*Records*.
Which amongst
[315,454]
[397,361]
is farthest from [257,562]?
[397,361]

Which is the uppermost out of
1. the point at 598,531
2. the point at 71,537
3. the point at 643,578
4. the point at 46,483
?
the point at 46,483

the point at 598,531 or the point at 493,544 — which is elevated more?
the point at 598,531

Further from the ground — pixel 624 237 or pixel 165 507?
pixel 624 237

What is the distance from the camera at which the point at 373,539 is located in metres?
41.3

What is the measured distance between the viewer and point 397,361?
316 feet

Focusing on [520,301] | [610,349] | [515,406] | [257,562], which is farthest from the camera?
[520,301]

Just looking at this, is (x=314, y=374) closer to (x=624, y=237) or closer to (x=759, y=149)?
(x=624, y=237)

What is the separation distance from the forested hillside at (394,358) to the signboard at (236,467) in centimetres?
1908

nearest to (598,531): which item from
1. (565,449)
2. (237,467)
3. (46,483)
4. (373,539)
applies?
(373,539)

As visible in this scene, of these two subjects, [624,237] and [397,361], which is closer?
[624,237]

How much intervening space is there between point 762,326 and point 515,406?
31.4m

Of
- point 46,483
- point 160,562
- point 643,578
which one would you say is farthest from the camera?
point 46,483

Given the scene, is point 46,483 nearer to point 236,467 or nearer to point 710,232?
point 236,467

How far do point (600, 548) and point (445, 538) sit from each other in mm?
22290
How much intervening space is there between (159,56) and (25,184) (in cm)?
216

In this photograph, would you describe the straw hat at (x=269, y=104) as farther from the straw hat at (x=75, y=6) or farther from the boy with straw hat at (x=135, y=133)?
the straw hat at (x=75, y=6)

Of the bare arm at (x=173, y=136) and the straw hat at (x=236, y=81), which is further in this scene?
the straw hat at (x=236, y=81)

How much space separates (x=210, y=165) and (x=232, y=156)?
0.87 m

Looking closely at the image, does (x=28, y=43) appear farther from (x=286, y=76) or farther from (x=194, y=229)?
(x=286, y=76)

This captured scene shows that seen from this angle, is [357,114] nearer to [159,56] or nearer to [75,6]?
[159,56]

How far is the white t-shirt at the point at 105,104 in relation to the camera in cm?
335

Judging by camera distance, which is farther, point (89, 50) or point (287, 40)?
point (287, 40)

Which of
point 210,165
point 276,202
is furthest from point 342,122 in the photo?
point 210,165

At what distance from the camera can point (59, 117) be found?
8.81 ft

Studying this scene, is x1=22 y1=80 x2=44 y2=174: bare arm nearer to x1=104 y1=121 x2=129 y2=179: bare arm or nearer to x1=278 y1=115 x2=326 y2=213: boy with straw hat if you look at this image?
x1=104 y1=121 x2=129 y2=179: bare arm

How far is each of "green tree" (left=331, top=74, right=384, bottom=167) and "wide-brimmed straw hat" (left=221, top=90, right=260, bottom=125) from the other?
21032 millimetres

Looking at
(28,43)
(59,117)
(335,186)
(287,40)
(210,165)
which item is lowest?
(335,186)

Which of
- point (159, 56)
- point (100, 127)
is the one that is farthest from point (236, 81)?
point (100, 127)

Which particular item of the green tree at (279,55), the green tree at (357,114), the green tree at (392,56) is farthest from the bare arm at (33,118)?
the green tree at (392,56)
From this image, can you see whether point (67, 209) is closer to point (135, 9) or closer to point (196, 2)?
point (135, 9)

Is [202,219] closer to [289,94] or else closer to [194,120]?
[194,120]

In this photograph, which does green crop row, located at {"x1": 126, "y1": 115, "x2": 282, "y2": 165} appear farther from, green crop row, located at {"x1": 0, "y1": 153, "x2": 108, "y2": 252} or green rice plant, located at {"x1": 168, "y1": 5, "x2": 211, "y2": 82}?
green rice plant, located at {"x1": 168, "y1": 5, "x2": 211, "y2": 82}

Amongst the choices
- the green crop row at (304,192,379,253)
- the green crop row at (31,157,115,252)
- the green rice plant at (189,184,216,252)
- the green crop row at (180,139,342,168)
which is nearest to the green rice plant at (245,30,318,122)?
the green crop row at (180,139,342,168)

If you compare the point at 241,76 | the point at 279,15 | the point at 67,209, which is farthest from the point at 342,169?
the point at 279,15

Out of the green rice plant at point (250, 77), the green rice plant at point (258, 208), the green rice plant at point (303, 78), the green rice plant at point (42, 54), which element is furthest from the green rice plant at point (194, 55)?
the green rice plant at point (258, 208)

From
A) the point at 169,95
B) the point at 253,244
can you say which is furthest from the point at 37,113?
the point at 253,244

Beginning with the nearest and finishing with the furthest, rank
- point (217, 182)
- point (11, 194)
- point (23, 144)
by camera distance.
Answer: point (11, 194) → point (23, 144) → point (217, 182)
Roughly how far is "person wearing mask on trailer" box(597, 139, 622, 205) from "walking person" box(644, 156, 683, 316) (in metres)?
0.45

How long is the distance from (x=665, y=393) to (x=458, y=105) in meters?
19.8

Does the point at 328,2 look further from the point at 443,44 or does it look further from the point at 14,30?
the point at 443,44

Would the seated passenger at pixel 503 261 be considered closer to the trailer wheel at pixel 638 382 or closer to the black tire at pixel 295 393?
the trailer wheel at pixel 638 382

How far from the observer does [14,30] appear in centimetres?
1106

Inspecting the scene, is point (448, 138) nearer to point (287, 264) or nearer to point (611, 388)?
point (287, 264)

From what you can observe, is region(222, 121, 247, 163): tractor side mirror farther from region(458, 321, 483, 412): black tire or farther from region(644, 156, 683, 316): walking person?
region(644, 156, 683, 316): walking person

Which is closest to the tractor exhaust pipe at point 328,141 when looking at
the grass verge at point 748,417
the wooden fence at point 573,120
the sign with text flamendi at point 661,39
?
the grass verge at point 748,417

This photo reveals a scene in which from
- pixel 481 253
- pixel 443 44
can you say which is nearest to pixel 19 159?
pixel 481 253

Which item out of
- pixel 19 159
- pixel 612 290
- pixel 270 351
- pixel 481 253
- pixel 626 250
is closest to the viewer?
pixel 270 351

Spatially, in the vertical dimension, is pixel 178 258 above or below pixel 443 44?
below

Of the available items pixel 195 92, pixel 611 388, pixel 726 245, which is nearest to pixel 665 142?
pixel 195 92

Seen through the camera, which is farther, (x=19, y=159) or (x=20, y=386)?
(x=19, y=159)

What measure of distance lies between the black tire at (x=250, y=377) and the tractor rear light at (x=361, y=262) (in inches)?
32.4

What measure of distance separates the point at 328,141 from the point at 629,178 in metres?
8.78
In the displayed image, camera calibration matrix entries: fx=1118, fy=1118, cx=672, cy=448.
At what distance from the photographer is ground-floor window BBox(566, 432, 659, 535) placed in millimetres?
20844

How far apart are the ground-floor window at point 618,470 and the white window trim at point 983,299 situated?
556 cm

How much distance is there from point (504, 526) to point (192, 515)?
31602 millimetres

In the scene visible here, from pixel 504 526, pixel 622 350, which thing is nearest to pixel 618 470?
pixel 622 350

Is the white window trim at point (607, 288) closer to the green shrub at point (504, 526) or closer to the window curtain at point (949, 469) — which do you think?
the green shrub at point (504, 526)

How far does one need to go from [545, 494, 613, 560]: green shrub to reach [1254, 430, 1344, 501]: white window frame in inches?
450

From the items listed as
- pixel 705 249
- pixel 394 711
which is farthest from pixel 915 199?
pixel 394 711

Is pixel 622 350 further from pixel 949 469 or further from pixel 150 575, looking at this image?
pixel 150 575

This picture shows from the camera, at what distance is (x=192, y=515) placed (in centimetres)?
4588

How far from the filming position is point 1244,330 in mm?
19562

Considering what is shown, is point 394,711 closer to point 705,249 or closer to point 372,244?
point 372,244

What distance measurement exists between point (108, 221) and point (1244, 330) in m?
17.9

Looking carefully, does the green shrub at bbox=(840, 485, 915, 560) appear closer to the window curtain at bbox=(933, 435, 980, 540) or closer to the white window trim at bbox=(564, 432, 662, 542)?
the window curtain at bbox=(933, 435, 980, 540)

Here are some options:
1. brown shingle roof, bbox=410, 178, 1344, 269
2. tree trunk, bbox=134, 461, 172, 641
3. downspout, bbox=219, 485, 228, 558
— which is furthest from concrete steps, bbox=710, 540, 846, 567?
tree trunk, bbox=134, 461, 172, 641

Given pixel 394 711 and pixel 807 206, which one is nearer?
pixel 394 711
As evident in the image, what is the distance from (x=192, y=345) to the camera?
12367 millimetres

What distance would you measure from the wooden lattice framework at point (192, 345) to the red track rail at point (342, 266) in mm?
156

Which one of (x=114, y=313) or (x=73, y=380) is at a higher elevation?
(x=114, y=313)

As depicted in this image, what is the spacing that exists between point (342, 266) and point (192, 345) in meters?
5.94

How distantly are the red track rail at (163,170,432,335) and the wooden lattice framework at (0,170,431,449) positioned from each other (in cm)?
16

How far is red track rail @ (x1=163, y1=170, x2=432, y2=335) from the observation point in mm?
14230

*What you are asked to do*.
Convert everything from the line containing "How far is red" down to the end of the listing into a two-column CSV with the columns text and response, one row per text and its answer. Put each field in quotation marks and turn any line breaks into spaces.

*Completed exercise*.
text,response
"How far is red track rail @ (x1=163, y1=170, x2=432, y2=335) from the observation point in mm?","14230"